8. Rod Stewart making money by covering other people's songs. Enough.
9. People who double park. Don't they realize that by doing so, they risk getting scratched even more so?
10. Text messages. Save your 25 cents and call me.
11. People who are late for things so they can pick up their coffee.
12. Anyone who points at a tattoo on their body or a piece of clothing or a hairstyle and says "This is who I am! This is my identity!" Bullshit. What's on the inside?
That is what counts.
13. I'll squeeze two in here - bicycle riders who go against traffic and pedestrians who walk in the street next to a perfectly good sidewalk. If I come around the corner at a legal speed and you're where you're not supposed to be...
I'm just saying!

I guess the lady from yesterday's post rubbed off on me.

Wednesday, October 11, 2006

Whoah here she comes!

This little gem was in the reader's forum of The Post Journal of Jamestown, New York this morning.


Sleep Well My Friend, I Will Find Out Who You Are

"10/11/2006 - To the Readers’ Forum: This letter is to the mail thief who saw fit to steal packages off of my mail box on Oct. 2.

I’m sure you are proud of yourself for doing the ‘‘drive-by pick-up’’ without being caught. The worst part is, I was home at the time so I saw the package there one minute and gone the next.

I hope you are a teenage boy who enjoys bath and body products because I believe that is what you got!

You will be caught eventually because I did call the police. If you are stupid enough to try it again, you will have a major surprise coming! It won’t be pleasant either.

If you are really dumb enough to commit a federal crime then you are dumb enough to brag about it and one of your friends could be someone I know, as I know a lot of people, including kids.

This took place in Hartfield. My mail carrier was so sick about this that she called her boss right away to see where the packages came from and then told me I should contact the police. I can’t thank her enough for helping me as I then had an idea which place I had ordered from and could call to tell them what happened.

I would love to offer a reward for the arrest of this common thief, but I need my money to set up the surprise you have coming if you try this stunt again.

Sleep well my friend, I will find out who you are.

You probably aren’t smart enough to read, so you may not see this letter, but someone who knows you will!

Moms, daughters, girlfriends,if your son gives you an unexpected gift of bath and body goodies, beware, they are probably stolen. Peggy Cole, Dewittville"


What are your guesses as to what the "surprise" will be?

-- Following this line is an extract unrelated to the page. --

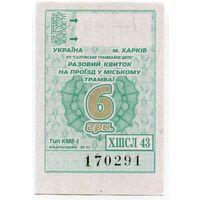 Талон Харьков 2019 г. - 6 гривень Трамвай Тип 3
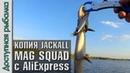 ВОБЛЕРЫ С АЛИЭКСПРЕСС КОТОРЫЕ ЛОВЯТ Копии JACKALL MAG SQUAD 128SP от BearKing Обзор тест рыбалка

Thursday, October 05, 2006

Rocket In My Pocket

13 Things In My Wallet

1. Dramatic photo of PGirl. Probably from 1990.
2. Sears Studio photos of PGirl Jr. and Galoot Jr. from 2004.
3. A fake mustache.
4. A U-Promise Master Card
5. Urologist appointment card for March 2007.
6. A "Timothy's" Coffee Club Card. 3 more stamps until free java!
7. Triple A "Plus Card.
8. Chautauqua AMP sticker.
9. Prendergast Library Card
10. CVS Pharmacy Card. CVS rocks.
11. New York State Driver's License with corrective lense restriction.
12. Hollywood Video Card.
13. No money.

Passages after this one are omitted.